Research headed by Dr. Mitsuhiro Ebara, International Center for Materials Nanoarchitectonics, National

Institute for Materials Science (NIMS), has developed a “smart” nanofiber mesh that simultaneously

generates heat and releases chemo drugs in a controlled manner (66).

The nanofiber mesh combines a heat-responsive polymer, magnetic nanoparticles and anti-cancer drugs.

The magnetic nanoparticles, which are a self-heating substance, enable heating of the fibers by applying

an alternating magnetic field. In this process, the nanoparticles vibrate rapidly and generate heat causing

the temperature-responsive polymer to release the anti-cancer drug. This combination therapy has not yet

left the laboratory but there are lots of hope that this technology will improve tumor treatment in the future..
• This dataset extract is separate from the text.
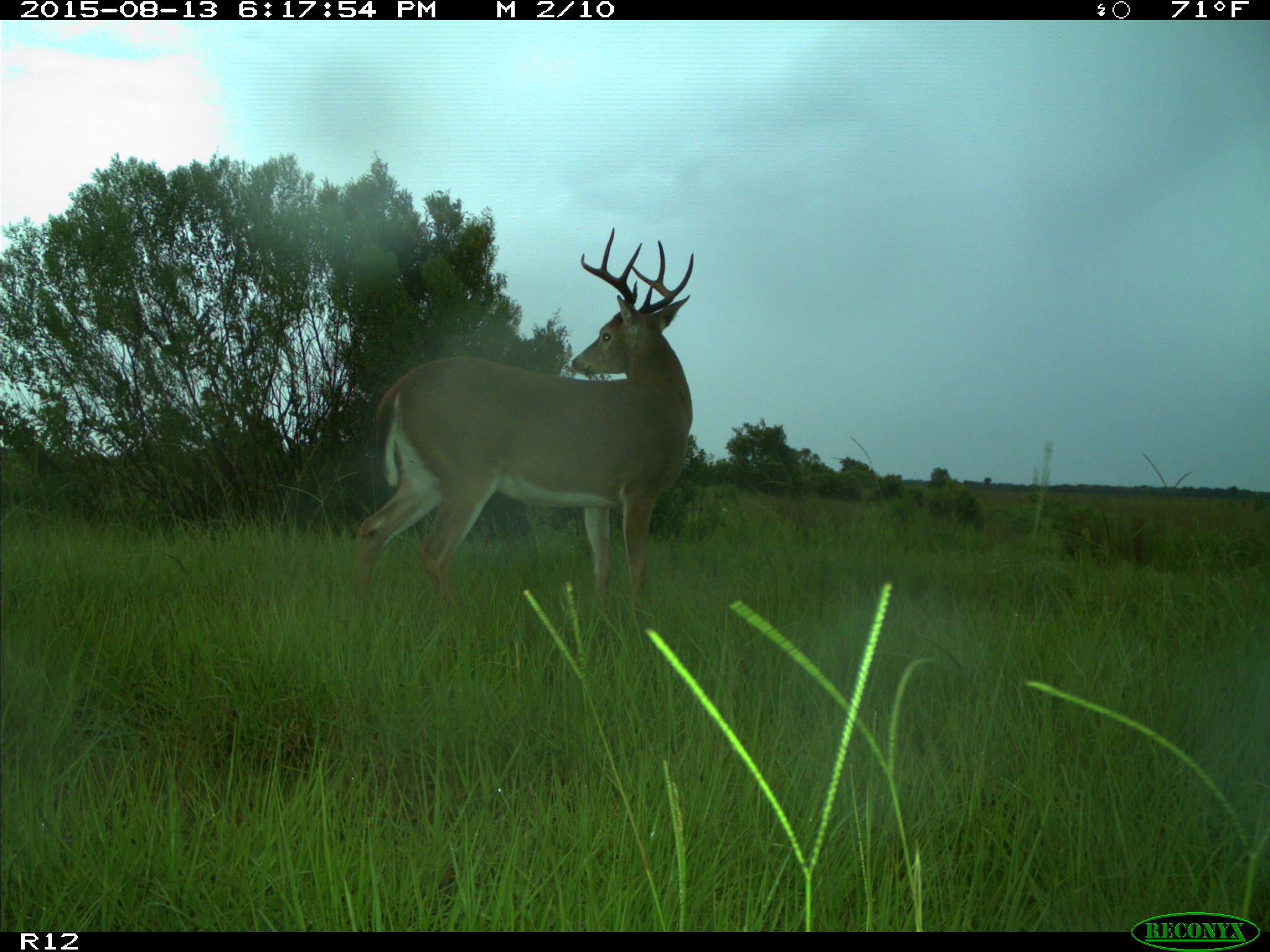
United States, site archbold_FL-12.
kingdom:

6. The Japanese Nanomedicine Industry

6. 1. Business Model

Nanomedicine start-ups and small-medium enterprises have driven the innovation process, not only in US

and Europe but also in Japan. The commercialization of nanopharmaceuticals have basically followed three

types of business models (67), such as:

Development of a nanotechnology platform used to add value to second-party products

Development and manufacturing of high-value materials for the pharmaceutical industry

Development of nanotechnology-improved pharmaceuticals or medical devices

The majority of start-ups has adopted the third business model utilizing nanotechnology to develop own

proprietary product pipelines. Often such companies introduce new or standard drugs that are delivered

with a drug delivery system. Then they try to team up with pharmaceutical companies that take the

products through the clinical trials.

In Japan, NanoCarrier, LTT Bio-Pharma and Mebiopharm are using this business model.

6.2. Japanese Players

The key Japanese players are briefly profiled in this chapter. The players can be classified into two groups:

start-up companies that develop nanomedicine drug delivery systems such as NanoCarrier, LTT Bio-

Pharma and Mebiopharm, and pharmaceutical companies that utilize drug delivery technology platforms.

6.3. NanoCarrier Co., Ltd.

NanoCarrier (36 employees), established in 1996, in-licenses intellectual proprietary rights and carries outs

joint research with universities and research institutes. The business model is to find existing therapeutic

drugs that are potent but lacking carriers for effective drug delivery.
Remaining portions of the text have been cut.